SKE English
My favorite moment in recent music-video history—the past six weeks or so, give or take—has got to be the first beat drop in singer Lolo Zouaï’s Moi (see above, ca. 00:20); following the familiar melodrama of an almost Eurovision-like prelude, Lolo throws out her arms—like an ecstatic vulture, flapping its wings to swoop down upon some freshly minted (urm) corpse—and, face twisted into a pretzel of raw feels, launches into an improvized (I assume) and indulgent dance routine.
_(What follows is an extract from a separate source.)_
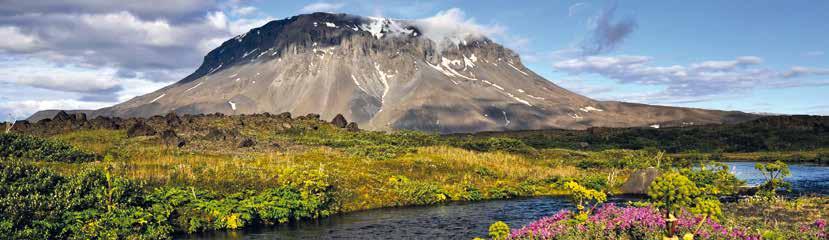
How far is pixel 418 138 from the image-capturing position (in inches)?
3105

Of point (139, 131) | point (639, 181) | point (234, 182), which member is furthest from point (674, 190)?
point (139, 131)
The fact that all of this takes place within the confines of a rather spare, rather Drakish (Hotline Bling) three-dimensional polygon, adds an element of surreal idealism to the spectacle: We’re all dancing on our own, but some of us are wearing large hoop earrings, Doc Martins, and extra-terrestrial camouflage.
It’s marvelous.
The first time I saw the video—which was also the first time that I heard the song—I felt as if that moment spoke to something larger, something that should be familiar to anyone leading a modern human existence (or, a responsible canine existence, for that matter, too), i.e. the moment when mundane reality shatters into something beautiful: e.g. when the door to one’s office slams shut on a Friday afternoon—and the banal landscape of tedious employment gives way to a dream-world of possibility and freedom. (Not that one doesn’t habitually squander that freedom, but that’s another story).
From this moment on, every minor triumph in my otherwise less-than-triumphant life shall be punctuated by an impression of Lolo Zouaï’s swaggering vulture flap.
The song is good, but it’s the video that really underscores the song’s quality. All hail Lolo Zouaï: from her signature hoops to her upbeat personality (see interview below).
You can listen to Moi on Lolo Zouaï’s High Highs to Low Lows, released last April 19th.